The data: Begin

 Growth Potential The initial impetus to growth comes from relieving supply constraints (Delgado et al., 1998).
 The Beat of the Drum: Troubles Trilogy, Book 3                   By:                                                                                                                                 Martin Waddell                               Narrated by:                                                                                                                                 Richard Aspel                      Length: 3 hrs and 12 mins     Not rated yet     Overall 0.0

The data: End
The data: Begin

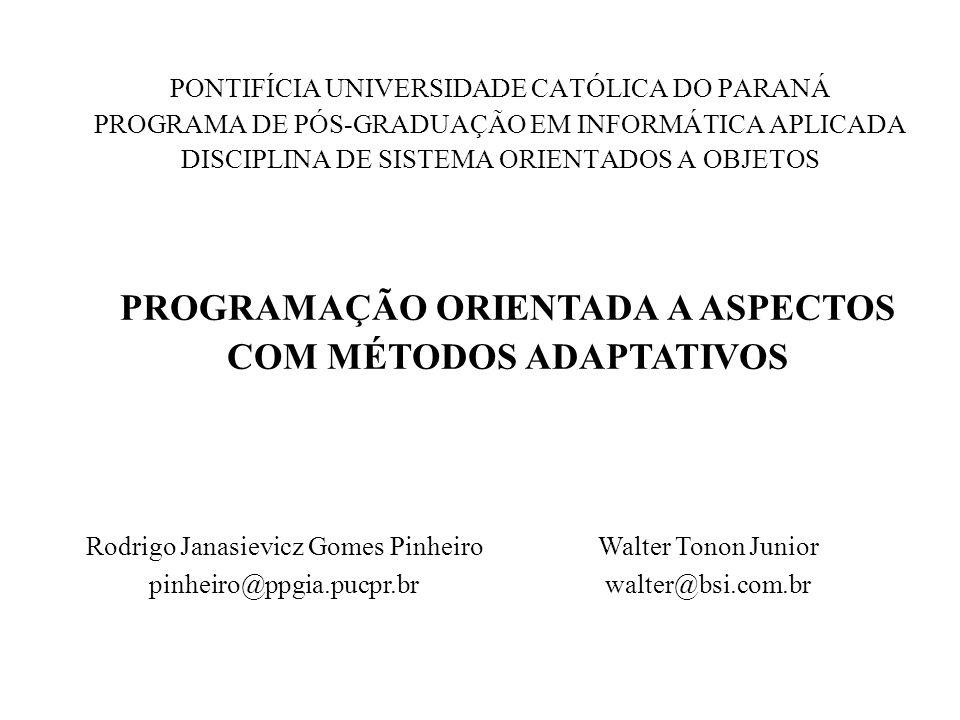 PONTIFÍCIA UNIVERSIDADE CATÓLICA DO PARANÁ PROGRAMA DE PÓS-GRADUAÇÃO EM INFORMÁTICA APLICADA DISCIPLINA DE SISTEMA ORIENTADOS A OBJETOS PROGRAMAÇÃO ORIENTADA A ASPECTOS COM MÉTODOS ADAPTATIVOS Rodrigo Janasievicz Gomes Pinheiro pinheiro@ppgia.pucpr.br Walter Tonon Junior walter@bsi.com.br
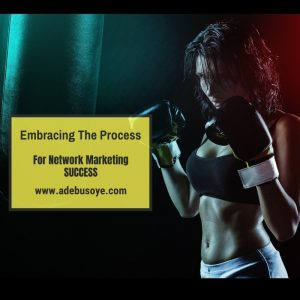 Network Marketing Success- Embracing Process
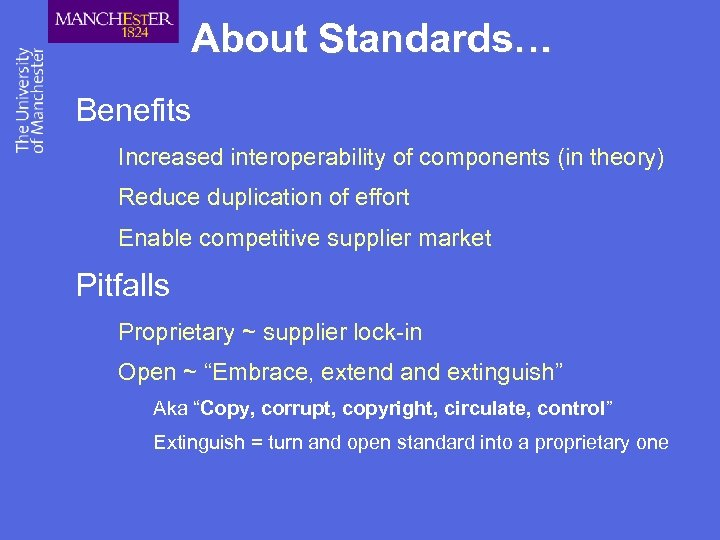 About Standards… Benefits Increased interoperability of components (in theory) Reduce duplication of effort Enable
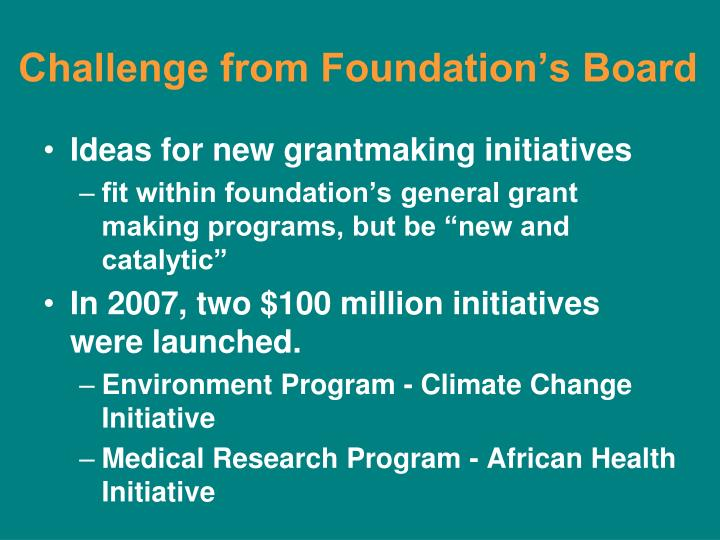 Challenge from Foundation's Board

The data: End

> _Work instructions_:
All lines above from the one containing "PONTIFÍCIA UNIVERSIDADE CATÓLICA" up to and including the one containing "Challenge from Foundation's Board" are to be set down exactly, and nothing else. Leave images out.

> _Response for this exercise_:
 PONTIFÍCIA UNIVERSIDADE CATÓLICA DO PARANÁ PROGRAMA DE PÓS-GRADUAÇÃO EM INFORMÁTICA APLICADA DISCIPLINA DE SISTEMA ORIENTADOS A OBJETOS PROGRAMAÇÃO ORIENTADA A ASPECTOS COM MÉTODOS ADAPTATIVOS Rodrigo Janasievicz Gomes Pinheiro pinheiro@ppgia.pucpr.br Walter Tonon Junior walter@bsi.com.br
 Network Marketing Success- Embracing Process
 About Standards… Benefits Increased interoperability of components (in theory) Reduce duplication of effort Enable
 Challenge from Foundation's Board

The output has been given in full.